Hacker News new | ask | show | jobs
by ziflex 2818 days ago
That's true. The difference is how much efforts is needed to do that using API.

What it brings is just a higher abstraction of that API which lets you easily to get work done.

2 comments

Do you have a more involved example where Ferret really shines, as opposed to a library with a similar API in JS or another common language? I really don't mean to be negative, but I just don't see how Ferret is any easier to use than something like Nightmare[0]. That said, I'm wondering if it's an issue of communication more than anything, so maybe a different example than the one in the readme would help.

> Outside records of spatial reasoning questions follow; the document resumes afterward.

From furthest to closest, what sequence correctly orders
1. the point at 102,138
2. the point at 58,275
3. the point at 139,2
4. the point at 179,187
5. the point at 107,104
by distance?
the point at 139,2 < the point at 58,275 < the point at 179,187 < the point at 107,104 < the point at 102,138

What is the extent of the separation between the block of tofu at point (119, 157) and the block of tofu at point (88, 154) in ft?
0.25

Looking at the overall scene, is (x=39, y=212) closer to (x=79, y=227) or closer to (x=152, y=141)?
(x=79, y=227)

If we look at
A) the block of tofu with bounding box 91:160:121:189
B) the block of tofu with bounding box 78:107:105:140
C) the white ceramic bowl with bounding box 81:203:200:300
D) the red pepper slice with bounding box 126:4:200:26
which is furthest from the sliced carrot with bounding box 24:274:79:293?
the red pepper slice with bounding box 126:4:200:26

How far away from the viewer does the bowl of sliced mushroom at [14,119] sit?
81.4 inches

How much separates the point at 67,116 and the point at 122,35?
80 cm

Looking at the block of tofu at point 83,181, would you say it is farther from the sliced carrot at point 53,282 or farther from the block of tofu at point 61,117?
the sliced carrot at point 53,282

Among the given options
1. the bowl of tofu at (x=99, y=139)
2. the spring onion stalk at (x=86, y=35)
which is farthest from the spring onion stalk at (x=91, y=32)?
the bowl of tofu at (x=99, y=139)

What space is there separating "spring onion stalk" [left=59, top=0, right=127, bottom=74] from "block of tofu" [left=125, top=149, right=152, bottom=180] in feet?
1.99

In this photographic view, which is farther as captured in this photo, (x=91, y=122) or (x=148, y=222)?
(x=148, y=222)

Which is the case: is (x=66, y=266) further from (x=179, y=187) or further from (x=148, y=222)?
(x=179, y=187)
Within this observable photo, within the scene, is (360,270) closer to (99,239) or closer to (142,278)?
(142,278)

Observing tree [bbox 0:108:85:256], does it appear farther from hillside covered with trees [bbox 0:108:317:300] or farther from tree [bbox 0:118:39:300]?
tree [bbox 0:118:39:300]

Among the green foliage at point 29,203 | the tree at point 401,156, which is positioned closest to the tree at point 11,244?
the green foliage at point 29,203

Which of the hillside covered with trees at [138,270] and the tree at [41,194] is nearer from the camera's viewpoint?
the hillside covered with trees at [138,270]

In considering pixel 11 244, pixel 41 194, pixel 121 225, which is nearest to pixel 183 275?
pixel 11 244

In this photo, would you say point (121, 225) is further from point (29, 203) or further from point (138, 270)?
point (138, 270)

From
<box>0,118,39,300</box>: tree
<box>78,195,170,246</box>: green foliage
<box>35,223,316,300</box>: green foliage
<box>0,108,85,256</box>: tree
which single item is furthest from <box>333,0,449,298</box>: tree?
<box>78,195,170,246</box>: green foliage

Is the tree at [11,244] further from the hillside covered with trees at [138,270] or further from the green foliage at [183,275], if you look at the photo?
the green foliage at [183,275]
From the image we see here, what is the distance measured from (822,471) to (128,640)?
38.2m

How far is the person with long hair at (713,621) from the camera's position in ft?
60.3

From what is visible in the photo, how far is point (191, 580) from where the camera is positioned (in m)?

[0]: https://github.com/segmentio/nightmare

You are fine, I totally understand your scepticism. And you are right, there are definitely issues in communication.

First of all, I built it for myself. I needed a high level representation of scraping logic, which would run an isolated and safe environment. Second, I needed to be able easily scrape dynamic pages.

So, what I got is: - high level, declarative-is language, that hides all infrastructural details, which helps you to focus on the logic itself. that helps you to describe what you want without worring about underlying technology. Today, I'm using headless Chrome, tomorrow I will use something else, but the change should not affect your code. - full support of dynamic pages. You can get data from dynamically rendered page, emulate user's actions and etc. Heck, you can even write bots with it. - embeddable. now, I have only CLI, there are plans to write a web server where you can save your scripts, schedule them and set up output streams.

But the main idea is to provide high level declarative way of scraping the web. I'm not saying you can't do that with other tools. I'm just trying to come up with something more easy to work with.

Regarding examples, the project is still WIP, so as more complex features I get, more complex examples I get. Here is more or less complex, getting data from Google Search. It's not that difficult, but it showcases the core feature of work with dynamic pages.

https://github.com/MontFerret/ferret/blob/master/docs/exampl...

"Much more effort"? Right now it implements a library and a language on top of that. Making it just be a library would cut the work in half.
The idea is to create a high level abstraction that represents your web scraping logic. The project is still WIP. I will create a web server which will help you to store your queries, schedule them and set up output stream to other systems like Spark and Flink.